When it comes to men’s fashion and style, the 1940s offers plenty of inspiration for hairstyles, clothing and accessories. These classic motifs can add a touch of quiet elegance and masculine sophistication to any gentleman’s appearance. 1940s charm can still be seen today in the subtle updating of iconic, military-based influences juxtaposed with a refined 1930s sentiment and finished with a more contemporary “rugged” touch.
Today’s popular vintage hairstyles are a nod to past cultural icons, such as Frank Sinatra, James Cagney, Cary Grant, Humphrey Bogart and Edward G. Robinson. This trend has even been picked up in recent nostalgic films and television shows such as The Great Gatsby, Downton Abbey, Boardwalk Empire and Inglorious Basterds.
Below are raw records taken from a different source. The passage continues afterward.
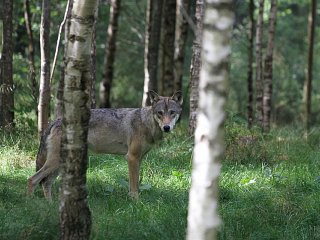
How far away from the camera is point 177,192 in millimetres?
8320

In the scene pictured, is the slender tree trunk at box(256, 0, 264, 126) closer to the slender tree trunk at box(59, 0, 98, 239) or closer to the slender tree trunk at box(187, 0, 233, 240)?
the slender tree trunk at box(59, 0, 98, 239)

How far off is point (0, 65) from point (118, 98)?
676 inches

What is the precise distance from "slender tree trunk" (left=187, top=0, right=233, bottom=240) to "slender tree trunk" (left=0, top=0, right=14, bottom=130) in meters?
8.95

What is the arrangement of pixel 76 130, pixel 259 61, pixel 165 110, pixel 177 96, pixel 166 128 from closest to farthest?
pixel 76 130
pixel 166 128
pixel 165 110
pixel 177 96
pixel 259 61

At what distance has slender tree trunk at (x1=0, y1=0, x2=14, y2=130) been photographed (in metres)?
12.2

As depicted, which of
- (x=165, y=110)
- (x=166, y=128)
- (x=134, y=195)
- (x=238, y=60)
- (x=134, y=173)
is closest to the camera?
(x=134, y=195)

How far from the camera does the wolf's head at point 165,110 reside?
904cm

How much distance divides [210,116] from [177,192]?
457 centimetres

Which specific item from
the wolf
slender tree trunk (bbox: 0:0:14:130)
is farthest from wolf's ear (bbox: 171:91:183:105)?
slender tree trunk (bbox: 0:0:14:130)

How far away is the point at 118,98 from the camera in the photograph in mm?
29625

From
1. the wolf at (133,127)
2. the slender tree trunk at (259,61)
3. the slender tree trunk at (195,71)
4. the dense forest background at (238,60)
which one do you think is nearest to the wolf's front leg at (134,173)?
the wolf at (133,127)

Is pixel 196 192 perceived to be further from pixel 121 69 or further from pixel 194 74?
pixel 121 69

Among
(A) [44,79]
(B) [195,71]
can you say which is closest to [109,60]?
(B) [195,71]

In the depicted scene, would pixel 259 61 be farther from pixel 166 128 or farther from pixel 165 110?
pixel 166 128
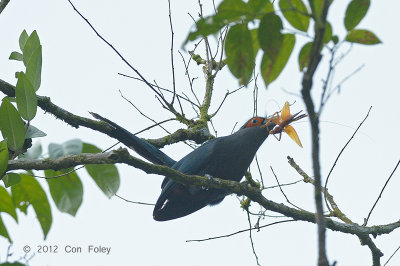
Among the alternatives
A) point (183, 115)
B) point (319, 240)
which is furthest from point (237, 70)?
point (183, 115)

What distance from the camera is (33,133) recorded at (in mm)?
2932

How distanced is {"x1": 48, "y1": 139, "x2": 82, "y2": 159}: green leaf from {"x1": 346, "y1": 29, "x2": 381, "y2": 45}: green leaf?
3.40 ft

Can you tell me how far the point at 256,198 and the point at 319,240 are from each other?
219 cm

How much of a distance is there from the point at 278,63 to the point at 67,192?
1.21 meters

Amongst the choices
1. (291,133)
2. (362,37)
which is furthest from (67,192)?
(291,133)

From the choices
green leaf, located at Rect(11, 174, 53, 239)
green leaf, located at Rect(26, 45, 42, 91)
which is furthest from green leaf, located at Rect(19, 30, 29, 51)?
green leaf, located at Rect(11, 174, 53, 239)

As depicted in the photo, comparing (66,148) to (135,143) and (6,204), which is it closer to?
(6,204)

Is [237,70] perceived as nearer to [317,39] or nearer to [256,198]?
[317,39]

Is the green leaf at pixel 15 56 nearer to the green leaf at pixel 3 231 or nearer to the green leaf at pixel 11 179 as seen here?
the green leaf at pixel 11 179

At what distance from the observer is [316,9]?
1673 mm

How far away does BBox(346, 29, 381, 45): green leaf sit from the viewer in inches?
71.8

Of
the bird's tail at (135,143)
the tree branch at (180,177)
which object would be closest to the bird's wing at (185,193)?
the bird's tail at (135,143)

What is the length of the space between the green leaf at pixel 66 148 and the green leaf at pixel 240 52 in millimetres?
648

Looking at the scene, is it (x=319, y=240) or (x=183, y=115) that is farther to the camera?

Check out some of our barbershop franchise’s favorite 40s-era vintage haircuts:
The Contrast Weight Line/Comb-over Cut
The Contrast Weight Line haircut is a great choice for curly or wavy hair as this cut is all about showing off hair movement through the asymmetrical cut. Parted heavily to one side, it also suits men with a lot of length or unruly crowns. The heavy weight on one side and the tight, clipped edges provide a complimentary style across all angles. This is an edgy look that is easy to mix up, and it plays well with mustaches and beards for a neo-lumberjack feel. A good example of a vintage Contrast Weight Line hair cut is shown on Eddie Redmayne in 2015’s The Danish Girl. Modern versions feature more drastic clips and asymmetrical lines.
The Ivy League Cut
This classic haircut sports short back and sides, and a tapered, longer front. This graduated cut, known for its popularity among Ivy League undergraduates of the 40s and 50s, is essentially a longer version of a Crew Cut. While it still has the shorter sides and back of a Crew Cut, the top and front is longer than the crown, giving it a wedge-shaped profile from the side. When the front is left longer, it can be styled higher, in a pompadour, slicked straight back, or parted and partially slicked back. Cary Grant’s iconic waves were a classic Ivy League look.
The Brush/Flair/Square Cut
Similar to the conservative Flat Top haircut, the Brush Cut is longer on top and up front. Think of a Flat Top and Pompadour mashup. The sides and back can be either faded gradually or abruptly, or even clipped down to the skin. Generally, a wide-toothed comb and some type of pomade or other hair treatment is needed to keep the hair lifted, unless the hair is extremely thick. A good example of a Brush Cut style is Val Kilmer’s locks in Top Gun, though Justin Bieber has gone through several different incarnations of the style.
Undercut or Bowl Cut
Popular among German soldiers from WW2, the Undercut is a popular circa late 1940s haircut. This is an easy-care style that really requires little maintenance, and, depending on how it’s cut, is suitable for wavy or straight hair. The hair at the top front and crown is left quite long, while the sides and back are clipped or shaved closely to the earline or above, and there is little to no blending or fade between the two lengths, giving it the typical bowl shape seen on “James Darmody” in Boardwalk Empire.
Long before Mad Men's fictional “Don Draper”, retro style icons have been influencing popular style and culture and adding a vintage twist to modern men’s haircut styles.